When you upload a dataset, each column is encrypted with its own seperate key. Only when you share a column with a collaborator will they gain access to the key. The server never sees any of the keys. Learn more about data encryption here.
Once you have uploaded a dataset, you will be greeted by a preview of your data. Note the use of the word preview: you will not be able to click on a cell and manually edit the data value. This would, once more, violate the principle of data reproducibility. Instead, your data source can be published, enabling its use in the workflow builder.
Img 1: Source table preview
Before we move on to the workflow builder, a quick note on access controls. By default, the source is only available to yourself. You can choose to grant access and share certain columns to other collaborators. First, you should invite them to the source as a whole, enabling them to even see the existence of this source, by typing their name or email in the dropdown on the right called explicit shares. Once they are part of the source dataset, you can give them access to individual columns by clicking on a column header, and dragging them to full access.

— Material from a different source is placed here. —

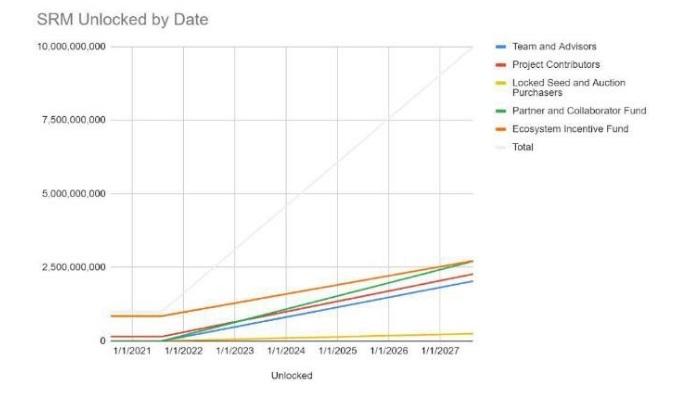 Biểu đồ tiến trình mở bán token SRM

Once shared, everyone that has access to a column retains this access even when new datasets are created from this source. But we are getting ahead of ourselves, let's first build a simple workflow.
Workflow builder
The main view of DataGarden is the workflow builder (see image 2). From here, you will start working with your and your collaborators data. If this is a new data space, you will be presented with an empty canvas, but you can quickly make it your own!
Img 2: Workflow builder
A workflow consists of data collections (the large colourful rectangles), that are modified, edited, filtered, aggregated, etc. by transformers (small black circles). Workflows are built from left to right, with the leftmost data collection being one of your data sources. You can drag them in from the sources tab in the workspace panel if they were ready to be published.
Collections allow you to preview what the data looks like at that stage of the workflow, and to alter what data is shared with whom. To change, or transform, the data, you can drag in a transformer from the workspace tab, and connect it to the output of one of your collections.

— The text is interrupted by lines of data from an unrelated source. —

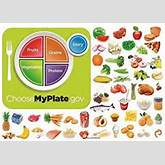 Amazon.com: Myplate Nutrition Felt Figures for Flannel Boards ...
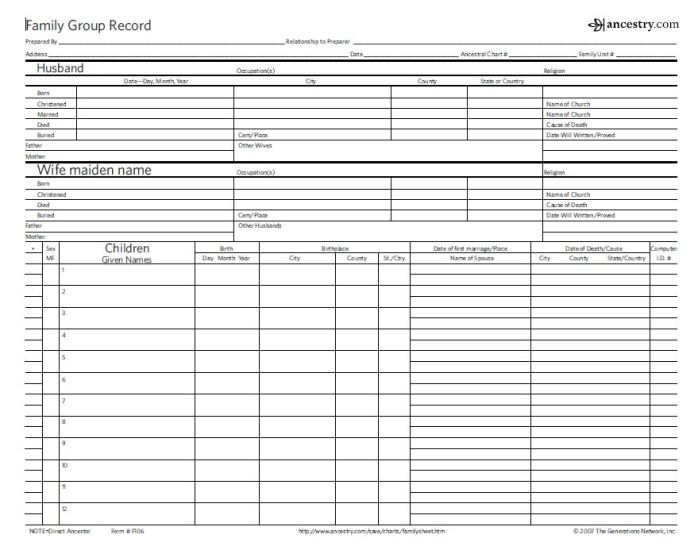 Family Group Sheet on Ancestry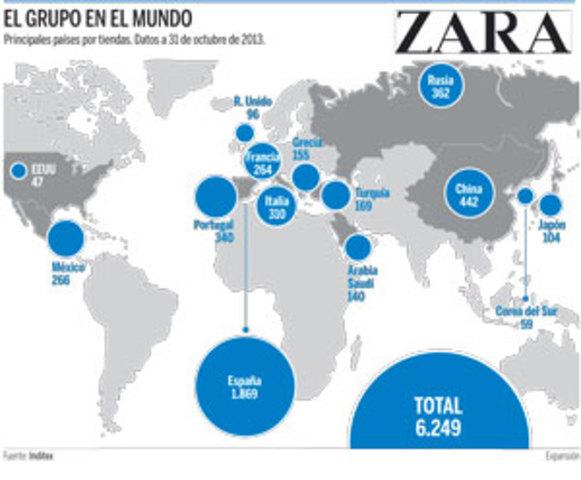 Expansiòn ZARA en el mundo
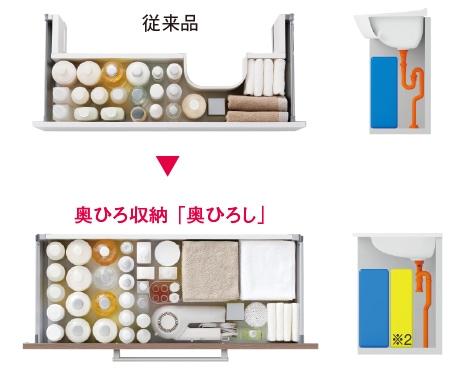 TOTO 洗面化粧台 オクターブ 収納キャビネット 従来品、奥ひろし 比較イメージ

Some transformers, such as the merge transformer, need multiple inputs, but most are ready to be used after connecting just one source to it. Once you've connected it a collection, you can click on it to edit its functionality. For example, with the filter transformer, you can filter some rows based on a condition, and with the function transformer you are able to build a formula similar to spreadsheet editors.
Every transformer will showcase the incoming data on the left, and a live preview of your changes on the right. If you are satisfied with the changes, you can save or commit them. This will save your changes, but also send them to any other collaborators to compute any columns that you maybe did not have access to. Ones everything is complete, a new collection is created with the results, and you can continue building your workflow.
Finally, there is one more component called a widget, which does not produce any new collections and instead is the final stop in your data pipeline. Widgets can output result data in any number of ways. For example, a chart widget can create a chart such as a histogram from your data and allow that chart to be used in reports.
Reports
While building a data workflow is a lot of fun, at one point you want to start sharing any insights. The reports page allows you to create both internal and public reports. Public reports can be shared such that the viewer does not need a DataGarden account.
Img 3: Report builder
Building a report is very straightforward. A report consists of sections, where each section can either be content through the form of rich text, or a widget / chart. Sections can be easily rearranged by dragging them to their desired position, or removed alltogether. Text sections support common markup and alignment, and will show a live preview of what you are editing.
Note: Widgets cannot be edited from the report itself, as they are managed by the workflow builder, which also takes care of keeping the data up to date.